We have highlighted five healthcare mutual funds sporting a Zacks Mutual Fund Rank #1 (Strong Buy) or 2 (Buy). Moreover, these funds have encouraging third-quarter and YTD returns. Additionally, the minimum initial investment is within $5000 and net assets are above $50 million. Favorable economic conditions and newer reforms to the healthcare bill make the sector a hotbed of money.

We expect these funds to outperform their peers in the future. Remember, the goal of the Zacks Mutual Fund Rank is to guide investors to identify potential winners and losers. Unlike most of the fund-rating systems, the Zacks Mutual Fund Rank is not just focused on past performance, but also on the likely future success of the fund.

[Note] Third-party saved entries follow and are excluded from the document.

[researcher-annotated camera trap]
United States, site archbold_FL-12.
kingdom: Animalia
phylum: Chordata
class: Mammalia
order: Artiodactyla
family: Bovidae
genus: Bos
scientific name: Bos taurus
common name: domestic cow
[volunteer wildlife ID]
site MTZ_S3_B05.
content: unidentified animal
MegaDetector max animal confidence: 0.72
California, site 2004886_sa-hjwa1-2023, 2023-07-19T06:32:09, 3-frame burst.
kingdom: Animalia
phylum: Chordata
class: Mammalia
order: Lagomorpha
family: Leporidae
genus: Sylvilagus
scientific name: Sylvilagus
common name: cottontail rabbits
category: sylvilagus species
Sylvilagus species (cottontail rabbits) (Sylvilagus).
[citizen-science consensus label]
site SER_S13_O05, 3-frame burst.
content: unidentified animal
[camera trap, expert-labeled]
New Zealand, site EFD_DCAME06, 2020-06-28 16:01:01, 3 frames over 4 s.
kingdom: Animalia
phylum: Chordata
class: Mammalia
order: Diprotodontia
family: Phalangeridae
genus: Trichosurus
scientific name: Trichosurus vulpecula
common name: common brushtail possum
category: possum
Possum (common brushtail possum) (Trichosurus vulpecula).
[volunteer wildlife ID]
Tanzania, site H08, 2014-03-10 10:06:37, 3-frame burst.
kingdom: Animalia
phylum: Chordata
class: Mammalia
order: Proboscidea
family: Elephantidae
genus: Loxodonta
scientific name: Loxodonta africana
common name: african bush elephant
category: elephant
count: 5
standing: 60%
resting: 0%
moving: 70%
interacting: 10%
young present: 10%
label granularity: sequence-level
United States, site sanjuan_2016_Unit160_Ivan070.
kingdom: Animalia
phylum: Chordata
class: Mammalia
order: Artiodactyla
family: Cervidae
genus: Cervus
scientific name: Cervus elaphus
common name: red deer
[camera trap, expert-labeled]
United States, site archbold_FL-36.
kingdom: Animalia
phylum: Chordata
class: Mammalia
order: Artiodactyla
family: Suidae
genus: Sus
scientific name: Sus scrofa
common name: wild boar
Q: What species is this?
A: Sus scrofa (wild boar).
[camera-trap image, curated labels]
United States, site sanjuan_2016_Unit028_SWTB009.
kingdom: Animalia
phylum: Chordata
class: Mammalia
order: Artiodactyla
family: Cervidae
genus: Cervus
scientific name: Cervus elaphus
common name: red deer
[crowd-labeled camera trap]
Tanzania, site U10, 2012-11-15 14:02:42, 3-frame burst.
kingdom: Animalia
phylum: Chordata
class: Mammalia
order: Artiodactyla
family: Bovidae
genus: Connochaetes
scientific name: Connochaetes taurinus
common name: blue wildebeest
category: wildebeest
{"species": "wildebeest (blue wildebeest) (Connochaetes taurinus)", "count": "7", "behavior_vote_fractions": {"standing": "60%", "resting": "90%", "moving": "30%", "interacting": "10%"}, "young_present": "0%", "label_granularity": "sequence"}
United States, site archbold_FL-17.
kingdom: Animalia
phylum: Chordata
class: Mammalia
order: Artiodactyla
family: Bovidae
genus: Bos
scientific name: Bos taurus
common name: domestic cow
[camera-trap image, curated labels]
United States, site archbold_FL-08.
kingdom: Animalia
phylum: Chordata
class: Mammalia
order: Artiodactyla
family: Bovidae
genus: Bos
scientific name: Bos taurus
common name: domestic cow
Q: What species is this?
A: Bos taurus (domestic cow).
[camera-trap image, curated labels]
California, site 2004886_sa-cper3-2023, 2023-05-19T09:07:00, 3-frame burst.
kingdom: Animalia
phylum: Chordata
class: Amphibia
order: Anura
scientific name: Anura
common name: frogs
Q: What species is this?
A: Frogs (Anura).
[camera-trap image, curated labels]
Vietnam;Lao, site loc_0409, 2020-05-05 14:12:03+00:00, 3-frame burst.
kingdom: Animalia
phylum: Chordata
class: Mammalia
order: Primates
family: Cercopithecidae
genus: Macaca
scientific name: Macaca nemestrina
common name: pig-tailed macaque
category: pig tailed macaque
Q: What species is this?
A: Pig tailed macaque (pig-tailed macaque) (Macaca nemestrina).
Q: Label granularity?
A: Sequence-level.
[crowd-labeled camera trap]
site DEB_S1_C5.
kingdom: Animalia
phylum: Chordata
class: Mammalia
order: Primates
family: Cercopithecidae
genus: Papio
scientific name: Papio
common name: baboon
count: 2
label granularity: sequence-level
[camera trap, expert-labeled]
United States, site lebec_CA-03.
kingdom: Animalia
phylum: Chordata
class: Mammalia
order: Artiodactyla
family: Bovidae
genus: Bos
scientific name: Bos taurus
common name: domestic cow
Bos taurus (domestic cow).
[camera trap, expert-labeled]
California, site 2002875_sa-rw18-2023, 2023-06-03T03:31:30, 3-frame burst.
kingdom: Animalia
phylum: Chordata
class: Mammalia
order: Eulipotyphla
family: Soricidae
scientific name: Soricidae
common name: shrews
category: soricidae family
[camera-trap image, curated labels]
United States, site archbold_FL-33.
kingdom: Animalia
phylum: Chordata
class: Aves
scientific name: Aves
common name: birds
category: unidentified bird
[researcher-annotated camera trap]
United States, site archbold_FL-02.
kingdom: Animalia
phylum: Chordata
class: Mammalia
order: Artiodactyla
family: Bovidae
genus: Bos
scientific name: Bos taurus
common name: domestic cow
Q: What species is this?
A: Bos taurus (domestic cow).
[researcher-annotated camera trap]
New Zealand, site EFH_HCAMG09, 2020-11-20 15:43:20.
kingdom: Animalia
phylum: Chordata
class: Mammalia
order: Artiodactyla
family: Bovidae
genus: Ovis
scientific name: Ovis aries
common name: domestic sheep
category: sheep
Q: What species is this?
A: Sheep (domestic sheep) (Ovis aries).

Fidelity Select Biotechnology FBIOX invests the majority of its assets in securities of companies principally engaged in the research, development, manufacture, and distribution of various biotechnological products. The fund invests in domestic and foreign issuers.

FBIOX has an annual expense ratio of 0.74%, which is below the category average of 1.29%. The fund has three-year and YTD returns of 5.1% and 27.3%.

Hartford Healthcare HLS Fund IA HIAHX invests the lion’s share of its assets in equity securities of companies engaged in the healthcare industry. These companies are located in different nations including the United States. HIAHX may invest in securities issued by companies of any market capitalization. The fund seeks appreciation of capital for the long run.

HIAHX has an annual expense ratio of 0.89%, which is below the category average of 1.29%. The fund has three-year and YTD returns of 9.7% and 21.5%, respectively.

Janus Henderson Global Life Sciences Fund T JAGLX invests in securities of companies that have a life science orientation. JAGLX invests a minimum of one-fourth of its assets in securities issued by companies that are categorized in the "life sciences" sector. The fund seeks capital appreciation for the long run.

JAGLX has an annual expense ratio of 0.93%, which is below the category average of 1.29%. The fund has three-year and YTD returns of 6.9% and 21.3%, respectively.

T. Rowe Price Health Sciences PRHSX invests a major portion of its net assets in common stocks of companies involved in research, development, production, or distribution of products or services related to health care and life sciences. PRHSX may invest in companies of any size, however, the majority of its assets is invested in large and mid-capitalization companies.

PRHSX has an annual expense ratio of 0.77%, which is below the category average of 1.29%. The fund has three-year and YTD returns of 10.4% and 27.2%, respectively.

Fidelity Select Health Care Svcs Fund FSHCX seeks capital appreciation. FSHCX normally invests at least 80% of assets in common stocks of companies principally engaged in the ownership or management of hospitals, nursing homes, health maintenance organizations, and other companies specializing in the delivery of health care services.

FSHCX has an annual expense ratio of 0.78%, which is below the category average of 1.29%. The fund has three-year and YTD returns of 10.4% and 18.2%, respectively.